Developer Guide (API Version 2009-03-31)
Print this pageEmail this pageGo to the ForumsView the PDFShare this page on TwitterShare this page on FacebookBookmark this page on DeliciousSubmit this page to RedditSubmit this page to DiggDid this page help you?  Yes  No   Tell us about it...

Add Steps to a Job Flow

This section describes the methods for adding steps to a job flow.

You can add steps to a running job flow only if you set the KeepJobFlowAliveWhenNoSteps parameter to True when you create the job flow. This value keeps the Hadoop cluster engaged even after the completion of a job flow.

The Amazon Elastic MapReduce (Amazon EMR) console does not support adding steps to a job flow.

Example using the CLI

The following example creates a simple job flow and then adds a step to the job flow.


To add a step to a job flow

  1. Create a job flow:

    If you are using...Enter the following...
    Linux or UNIX
    $ ./elastic-mapreduce --create --active --stream
    Microsoft Windowsc:\ruby elastic-mapreduce --create --active --stream

    The --streaming parameter adds a streaming step using default parameters. The default parameters are the word count example that is available in the Amazon EMR console.

    The output looks similar to the following.

    Created job flow JobFlowID
  2. Add a step:

    If you are using...Enter the following...
    Linux or UNIX
    $ ./elastic-mapreduce -j JobFlowID \
        --jar s3n://elasticmapreduce/samples/cloudburst/cloudburst.jar \
        --main-class org.myorg.WordCount \
        --arg s3n://elasticmapreduce/samples/cloudburst/input/s_suis.br \
        --arg s3n://elasticmapreduce/samples/cloudburst/input/100k.br \
        --arg hdfs:///cloudburst/output/1 \
        --arg 36 --arg 3 --arg 0 --arg 1 --arg 240 --arg 48 --arg 24 \
        --arg 24 --arg 128 --arg 16
    Microsoft Windows$ ./elastic-mapreduce -j JobFlowID --jar s3n://elasticmapreduce/samples/cloudburst/cloudburst.jar --main-class org.myorg.WordCount --arg s3n://elasticmapreduce/samples/cloudburst/input/s_suis.br --arg s3n://elasticmapreduce/samples/cloudburst/input/100k.br --arg hdfs:///cloudburst/output/1 --arg 36 --arg 3 --arg 0 --arg 1 --arg 240 --arg 48 --arg 24 --arg 24 --arg 128 --arg 16

This command runs an example job flow step that downloads and runs the JAR file. The arguments are passed to the main function in the JAR file.
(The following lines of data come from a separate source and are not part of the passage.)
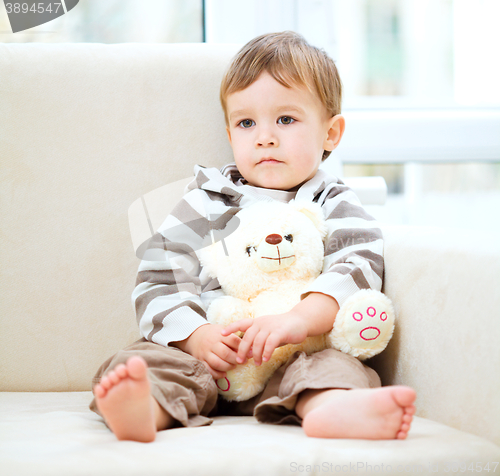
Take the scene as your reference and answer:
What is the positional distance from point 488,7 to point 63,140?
4.33 ft

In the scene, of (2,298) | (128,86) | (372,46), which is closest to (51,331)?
(2,298)

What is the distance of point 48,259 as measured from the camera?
0.88 m

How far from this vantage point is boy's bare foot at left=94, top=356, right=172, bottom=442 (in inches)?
19.4

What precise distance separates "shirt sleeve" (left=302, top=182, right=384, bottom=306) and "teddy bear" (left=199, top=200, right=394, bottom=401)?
0.02 metres

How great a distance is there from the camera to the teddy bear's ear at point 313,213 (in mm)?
788

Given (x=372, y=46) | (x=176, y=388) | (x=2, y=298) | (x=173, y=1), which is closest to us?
(x=176, y=388)

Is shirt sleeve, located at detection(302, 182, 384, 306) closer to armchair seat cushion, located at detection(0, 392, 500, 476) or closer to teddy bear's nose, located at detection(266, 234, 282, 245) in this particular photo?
teddy bear's nose, located at detection(266, 234, 282, 245)

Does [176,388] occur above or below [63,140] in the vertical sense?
below

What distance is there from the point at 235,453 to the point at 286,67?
0.62 meters

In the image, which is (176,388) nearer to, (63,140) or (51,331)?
(51,331)

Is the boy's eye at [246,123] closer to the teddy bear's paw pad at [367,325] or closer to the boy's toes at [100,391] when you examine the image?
the teddy bear's paw pad at [367,325]

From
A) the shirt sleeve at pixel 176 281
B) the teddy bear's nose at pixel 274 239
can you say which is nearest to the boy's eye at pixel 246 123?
the shirt sleeve at pixel 176 281

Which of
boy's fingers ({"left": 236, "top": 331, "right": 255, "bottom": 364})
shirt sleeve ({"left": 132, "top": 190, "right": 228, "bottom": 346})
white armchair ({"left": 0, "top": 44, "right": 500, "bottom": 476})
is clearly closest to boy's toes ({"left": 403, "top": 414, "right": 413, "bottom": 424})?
white armchair ({"left": 0, "top": 44, "right": 500, "bottom": 476})

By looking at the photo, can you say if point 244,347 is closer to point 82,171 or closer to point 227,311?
point 227,311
If your JAR file has a manifest, you do not need to specify the JAR file's main class using --main-class, as shown in the preceding example.

Example using the API

The steps parameter defines the location and input parameters for the Hadoop JAR steps that perform the processing on the input data. Each step is identified by a member number.

Typically, you specify all job flow steps in a RunJobFlow request. The value of AddJobFlowSteps is that you can add steps to a job flow while it is already loaded onto the Amazon EC2 instances. You typically add steps to modify the data processing or to aid in debugging a job flow when you are working interactively with the job flow, that is, you are adding steps to the job flow while the job flow execution is paused.

The name parameter helps you distinguish step results, so it is best to make each name unique. Amazon EMR does not check for the uniqueness of step names.

The remainder of the steps parameter specifies the JAR file and the input parameters used to process the data.

When you debug a job flow, you must set the RunJobFlow parameter KeepJobAliveWhenNoSteps to True and ActionOnFailure to CANCEL_AND_WAIT.


[Note]Note

The maximum number of steps allowed in a job flow is 256. For ways to overcome this limitation, go to the section called “Add More than 256 Steps to a Job Flow”

To add steps to a job flow

  • Send a request similar to the following.

    https://elasticmapreduce.amazonaws.com?
    JobFlowId=JobFlowID&
    Steps.member.1.Name=MyStep2&
    Steps.member.1.ActionOnFailure=CONTINUE&
    Steps.member.1.HadoopJarStep.Jar=s3://mybucket/MySecondJar&
    Steps.member.1.HadoopJarStep.MainClass=MainClass&
    Steps.member.1.HadoopJarStep.Args.member.1=arg1&
    Operation=AddJobFlowSteps&
    AWSAccessKeyId=AccessKeyID&
    SignatureVersion=2&
    SignatureMethod=HmacSHA256&
    Timestamp=2009-01-28T21%3A51%3A51.000Z&
    Signature=calculated value

    For more information about the parameters unique to AddJobFlowSteps, see AddJobFlowSteps. For more information about the generic parameters in the request, see Common Request Parameters.

The response contains the request ID.